Das Meer und die Gedanken

Langsam, ganz langsam schließe ich meine Augen.

Schon stürzen sie herein, ganz plötzlich und ohne Vorwarnung. Beginnt die Reise der Gedanken. Es ist wie ein Sprung hinein in das unendliche Meer, nur das es aus Gedanken besteht. Von allen Seiten drängen diese wie wild auf mich ein, schreiend und mit einer Lautstärke die unerträglich ist. Fordernd, flüsternd. Erinnerungen, unerfüllte Hoffnungen, Träume und Fantasien. 

Diese Gedanken, sie sind wie die nie enden wollenden Wellen an der Küste, die mit tosendem Lärm stetig an den Felsen brechen, langsam diese Felsen aushöhlen und immer weiter abtragen. Wassertropfen wie einzelne Buchstaben und Wörter spritzen kalt ins Gesicht, der Sand unter den Füßen ist aufgewühlt, der Sand, der aus Erinnerungen besteht. Meine Sicht ist verschwommen, wie durch einen Nebel aus Gischt, verwischt von all den Eindrücken.

Zu viele Emotionen, die mein Herz fühlen muss.

Zu viele Bilder, die meine Augen aufnehmen müssen.

Alles was mich ausmacht, Gedanken, Gefühle, Emotionen, werden mitgerissen von den Strömungen, die unter der Meeresoberfläche lauern und unbemerkt die Tiefen beherrschen. Die man erst sieht, wenn es bereits zu spät ist und man sich nicht mehr befreien kann.

Erfolglos versucht man sich aus dem Strudel von Gedanken und Fantasie zu befreien. Wie ein Ertrinkender halte ich mich an allem fest, was mir zwischen die Finger kommt.

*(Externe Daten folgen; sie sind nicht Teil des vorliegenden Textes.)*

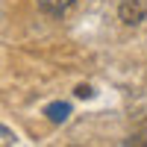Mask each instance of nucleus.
<instances>
[{
	"label": "nucleus",
	"mask_w": 147,
	"mask_h": 147,
	"mask_svg": "<svg viewBox=\"0 0 147 147\" xmlns=\"http://www.w3.org/2000/svg\"><path fill=\"white\" fill-rule=\"evenodd\" d=\"M77 6V0H38V9L44 15H53V18H62Z\"/></svg>",
	"instance_id": "2"
},
{
	"label": "nucleus",
	"mask_w": 147,
	"mask_h": 147,
	"mask_svg": "<svg viewBox=\"0 0 147 147\" xmlns=\"http://www.w3.org/2000/svg\"><path fill=\"white\" fill-rule=\"evenodd\" d=\"M127 144H147V136H132L127 138Z\"/></svg>",
	"instance_id": "5"
},
{
	"label": "nucleus",
	"mask_w": 147,
	"mask_h": 147,
	"mask_svg": "<svg viewBox=\"0 0 147 147\" xmlns=\"http://www.w3.org/2000/svg\"><path fill=\"white\" fill-rule=\"evenodd\" d=\"M118 18H121L124 27H138V24L147 18V3L144 0H121Z\"/></svg>",
	"instance_id": "1"
},
{
	"label": "nucleus",
	"mask_w": 147,
	"mask_h": 147,
	"mask_svg": "<svg viewBox=\"0 0 147 147\" xmlns=\"http://www.w3.org/2000/svg\"><path fill=\"white\" fill-rule=\"evenodd\" d=\"M44 115L50 118L53 124H62V121H68V115H71V106L62 103V100H59V103H50V106L44 109Z\"/></svg>",
	"instance_id": "3"
},
{
	"label": "nucleus",
	"mask_w": 147,
	"mask_h": 147,
	"mask_svg": "<svg viewBox=\"0 0 147 147\" xmlns=\"http://www.w3.org/2000/svg\"><path fill=\"white\" fill-rule=\"evenodd\" d=\"M74 94H77V97H85V100H88V97H94V88H91L88 82H80L77 88H74Z\"/></svg>",
	"instance_id": "4"
},
{
	"label": "nucleus",
	"mask_w": 147,
	"mask_h": 147,
	"mask_svg": "<svg viewBox=\"0 0 147 147\" xmlns=\"http://www.w3.org/2000/svg\"><path fill=\"white\" fill-rule=\"evenodd\" d=\"M0 132H3V144H12V141H15V138H12V132L3 127V129H0Z\"/></svg>",
	"instance_id": "6"
}]
</instances>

Wo? Wo bleibt die Erlösung?

Ich möchte zur Ruhe kommen, meinen eigenen Gedanken entfliehen. Doch sie wirbeln weiter in meinem Kopf herum, als hätten sie ein Recht darauf, wie ein Tsunami aus Wörtern und Sätzen plötzlich über mich herzufallen. Als hätten sie ein Recht darauf, sich als ein gewaltiges Unwetter aus Gedankenfetzen in meinen Gehirnwindungen zu entladen.

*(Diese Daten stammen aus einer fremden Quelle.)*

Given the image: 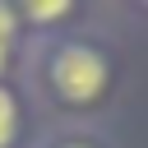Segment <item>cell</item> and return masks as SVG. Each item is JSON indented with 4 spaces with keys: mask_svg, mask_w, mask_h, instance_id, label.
Segmentation results:
<instances>
[{
    "mask_svg": "<svg viewBox=\"0 0 148 148\" xmlns=\"http://www.w3.org/2000/svg\"><path fill=\"white\" fill-rule=\"evenodd\" d=\"M106 56L88 42H65L56 56H51V83L65 102L83 106V102H97L102 88H106Z\"/></svg>",
    "mask_w": 148,
    "mask_h": 148,
    "instance_id": "1",
    "label": "cell"
},
{
    "mask_svg": "<svg viewBox=\"0 0 148 148\" xmlns=\"http://www.w3.org/2000/svg\"><path fill=\"white\" fill-rule=\"evenodd\" d=\"M65 14H69L65 0H56V5H28V9H23V18H32V23H56V18H65Z\"/></svg>",
    "mask_w": 148,
    "mask_h": 148,
    "instance_id": "4",
    "label": "cell"
},
{
    "mask_svg": "<svg viewBox=\"0 0 148 148\" xmlns=\"http://www.w3.org/2000/svg\"><path fill=\"white\" fill-rule=\"evenodd\" d=\"M14 42H18V9L0 5V69H5L9 56H14Z\"/></svg>",
    "mask_w": 148,
    "mask_h": 148,
    "instance_id": "3",
    "label": "cell"
},
{
    "mask_svg": "<svg viewBox=\"0 0 148 148\" xmlns=\"http://www.w3.org/2000/svg\"><path fill=\"white\" fill-rule=\"evenodd\" d=\"M14 134H18V102H14V92L0 83V148H9Z\"/></svg>",
    "mask_w": 148,
    "mask_h": 148,
    "instance_id": "2",
    "label": "cell"
},
{
    "mask_svg": "<svg viewBox=\"0 0 148 148\" xmlns=\"http://www.w3.org/2000/svg\"><path fill=\"white\" fill-rule=\"evenodd\" d=\"M65 148H88V143H65Z\"/></svg>",
    "mask_w": 148,
    "mask_h": 148,
    "instance_id": "5",
    "label": "cell"
}]
</instances>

Schon längst habe ich den Überblick verloren. Wo auch immer ich hinblicke, ich sehe immer das gleiche endlose Blau des Meeres meiner Gedanken.

Ich kann nicht sagen, wo oben und unten ist.

Ich kann nicht sagen, wo links und rechts ist.

Alles was ich möchte ist: raus. Raus aus diesem Gedankenstrom, der mich mit seinen kalten Händen erbarmungslos gefangen hält. Raus aus diesem Gedankenstrudel, der mich unaufhaltsam durch das Wasser schleudert und dabei all die vergessenen Erlebnisse wieder an die Oberfläche befördert.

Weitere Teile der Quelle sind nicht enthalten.